The Uisce Éireann customer care helpline is open 24/7 on 1800 278 278 and customers can also contact us on Twitter @IWCare with any queries. For updates, please visit the Supply and Service Updates section of our website.
MORE WATER SAVING TIPS
- Take a shorter shower
- Fix dripping taps or leaking toilets in your home
- When brushing your teeth or shaving, turn off the tap and save up to 6 litres of water per minute
- If you need to wash your car, use a bucket and sponge instead of a hose
- Report any external leaks to Uisce Éireann at 1800 278 278. No leak fixes itself and every leak gets progressively worse. The escaping water can weaken the ground or cause slippery footpaths and roads. The leaking water reduces the supply pressure for adjacent properties. What looks like a small leak at the surface can be using the equivalent to 20-30 households.
In the garden
- Save and reuse water collected from baths, showers, and hand basins in the garden
- Use a rose head watering can instead of a hose and aim for the roots
- Consider installing a water butt to collect rainwater – this can then be used for watering the garden during dry weather
- Water in the evening when it won’t evaporate
- Pots and containers need lots of water to prevent drying out so plant directly into the ground as much as possible
- Another good tip is to add a layer of plant material, like bark, to your flower bed to prevent evaporation and reduce the need for watering
On the Farm
- Fix troughs – Watch out for overflowing drinking troughs as they can waste significant amounts of water. Adjust the ball valves to lower the float or replace faulty parts.

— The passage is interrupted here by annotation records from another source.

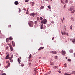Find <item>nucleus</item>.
<instances>
[{
    "instance_id": "9d476101",
    "label": "nucleus",
    "mask_w": 75,
    "mask_h": 75,
    "mask_svg": "<svg viewBox=\"0 0 75 75\" xmlns=\"http://www.w3.org/2000/svg\"><path fill=\"white\" fill-rule=\"evenodd\" d=\"M44 47H40V48L38 49V51H40V50H42V49H44Z\"/></svg>"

- Dry cleaning: Save water when cleaning the yard by using dry-cleaning techniques. Use scrapers and brushes to remove solid waste from yards and pens before hosing. You can also use a small amount of water (e.g. one bucket) to pre-soak waste before cleaning.
- Clean plate cooler water: If you own a dairy farm, you can divert clean plate cooler water to a tank and use it for parlour washing
- Consider Rainwater Harvesting - rain from the roofs of farm buildings can be used for a variety of activities such as washing down yards. Consider the level of rainwater quality required for specific water uses on the farm (e.g. plant nurseries and field irrigation) and the surfaces and contamination risks before you consider installing appropriate rain water harvesting, treatment (filtration and UV) and storage systems.
- Take action to protect water sources: Avoid contamination of surface waters by reducing or eliminating access to livestock by fencing off watercourses. Pollution containing animal faeces can affect the water environment, nutrients and soil. Destroyed bankside vegetation can also contribute to flooding.
There are lots more water saving tips for farmers on our website at https://www.water.ie/conservation/business/business-conservation-tips/agriculture/.
Uisce Éireann is responsible for the delivery of all public water and wastewater services in Ireland. We are committed to continuously upgrading and developing critical infrastructure to support the growth needed in housing and across our economy, while protecting the environment and safeguarding water supplies.